Example: List of common NMR-STAR versions

You can narrow the results to those starting with the value you provide in the term parameter in the query string. This will return the results in a form that can be used by JQuery's auto-complete.

Example: List of common NMR-STAR versions starting with 2

Instant search (GET)

/instant?term=$search_term[&database=$database]

This URL powers the BMRB instant search tool. It queries all macromolecule and metabolomics entries based on a variety of commonly searched fields. It does exact searches on certain fields and fuzzy-matches on others depending on what is most appropriate for the field (for example, database matches must be exact but InChI matches may be similar). It returns matches sorted by what results it thinks are the most relevant. It should always begin sending results within 1 second to allow you to use it in interactive applications. A non-exhaustive list of the search fields:

  • Title
  • Citation Title
  • Authors
  • Entry ID
  • Related Database Codes
  • Organism name (common and scientific)
  • InChI string and SMILES string (for metabolomics entries)
  • Formula (for metabolomics entries)
  • Sequence (for macromolecule entries)
  • Citation DOI
  • Additional data available (e.g. residual dipolar couplings)

You can use this endpoint to do a "general search" against the entire BMBR archive. Example link for "john markley mouse". It will return results that can be used by JQuery auto-complete with some additional fields provided. This means it returns a list of dictionaries, each of which corresponds to one matching entry. Entries are only listed once even if multiple fields matches. The entry dictionaries will always contain the following keys:

  • sub_date - The date of submission of the entry. YYY-MM-DD format.
  • value - The unique BMRB entry ID. Could be a macromolecule or metabolomics ID. (e.g. 15000 or bmse000001)
  • label - The title of the entry.
  • citation - A list of citation titles for the entry.
  • link - A relative link (relative to the BMRB home page) pointing to the URL this entry can be accessed at. Always use this value (appended to https://bmrb.io) rather than constructing the URL yourself since some results returned link to non-entry summary pages. (For example, on-hold entries appear in the results if searched by ID. Their link points to the "on hold entries" page at BMRB.)
  • authors - The list of authors for this entry.

If the search matched one of the "additional" search fields (any field other than ID, Title, Author and Citation) the key extra will also exist and point to another dictionary. That dictionary contains the following two keys:

  • termname - The name of the field that the search matched. (e.g. organism scientific name)
  • term - The value of the matching field value from the BMRB entry.

Furthermore, if you perform a query against only the metabolomics database, the following values will also be returned:

  • average_mass: The average mass of the compound in daltons. (Natural isotopic composition.)
  • formula: The chemical formula.
  • inchi: The InChI string for the compound.
  • monoisotopic_mass: Mono-isotopic formula mass calculated using the most abundant naturally occurring isotope for each atom.
  • smiles: The canonical SMILES string for the compound.

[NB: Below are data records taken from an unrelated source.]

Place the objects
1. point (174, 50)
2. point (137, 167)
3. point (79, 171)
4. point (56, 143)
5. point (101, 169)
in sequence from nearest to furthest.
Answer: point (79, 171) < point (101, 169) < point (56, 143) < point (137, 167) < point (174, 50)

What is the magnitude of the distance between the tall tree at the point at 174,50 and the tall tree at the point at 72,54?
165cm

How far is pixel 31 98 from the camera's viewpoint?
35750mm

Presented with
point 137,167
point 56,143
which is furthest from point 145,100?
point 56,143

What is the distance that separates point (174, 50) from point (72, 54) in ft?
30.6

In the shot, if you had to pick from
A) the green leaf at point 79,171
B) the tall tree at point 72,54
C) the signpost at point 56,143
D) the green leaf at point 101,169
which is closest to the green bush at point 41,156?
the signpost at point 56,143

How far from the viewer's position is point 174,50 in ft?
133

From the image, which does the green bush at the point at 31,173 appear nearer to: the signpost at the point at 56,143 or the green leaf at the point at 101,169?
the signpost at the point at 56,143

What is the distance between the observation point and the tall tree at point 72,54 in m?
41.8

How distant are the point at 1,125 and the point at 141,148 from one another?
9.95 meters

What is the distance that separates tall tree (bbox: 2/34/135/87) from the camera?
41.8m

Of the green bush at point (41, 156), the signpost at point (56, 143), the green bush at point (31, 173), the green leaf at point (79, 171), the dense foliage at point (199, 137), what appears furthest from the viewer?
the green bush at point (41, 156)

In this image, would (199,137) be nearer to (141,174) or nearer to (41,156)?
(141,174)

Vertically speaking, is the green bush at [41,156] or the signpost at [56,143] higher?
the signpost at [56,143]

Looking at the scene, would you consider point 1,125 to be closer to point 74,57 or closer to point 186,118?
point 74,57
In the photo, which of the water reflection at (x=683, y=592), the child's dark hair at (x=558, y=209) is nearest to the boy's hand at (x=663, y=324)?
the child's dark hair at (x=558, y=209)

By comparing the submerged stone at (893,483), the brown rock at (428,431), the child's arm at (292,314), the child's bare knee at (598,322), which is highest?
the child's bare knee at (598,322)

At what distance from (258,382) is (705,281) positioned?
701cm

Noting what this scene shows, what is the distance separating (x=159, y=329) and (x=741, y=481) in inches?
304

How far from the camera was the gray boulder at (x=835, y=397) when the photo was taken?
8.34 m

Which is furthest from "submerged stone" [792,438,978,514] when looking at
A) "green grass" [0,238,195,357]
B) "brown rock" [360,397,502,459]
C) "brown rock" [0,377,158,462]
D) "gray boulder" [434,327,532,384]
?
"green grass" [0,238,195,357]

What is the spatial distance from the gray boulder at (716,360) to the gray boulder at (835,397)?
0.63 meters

Get assigned chemical shift list (GET)

/search/chemical_shifts[?database=$database][...]

Returns all of the chemical shifts in the BMRB for the specified atom type. You can omit the atom type to fetch all chemical shifts and you can use * as a wild card character. Optionally specify macromolecule or metabolomics for the database argument to search a specific database. macromolecule is the default.

In addition, the following parameters can be provided using the standard notation to limit the set of results to those that match the search parameters. All provided search parameters are combined with a logical AND.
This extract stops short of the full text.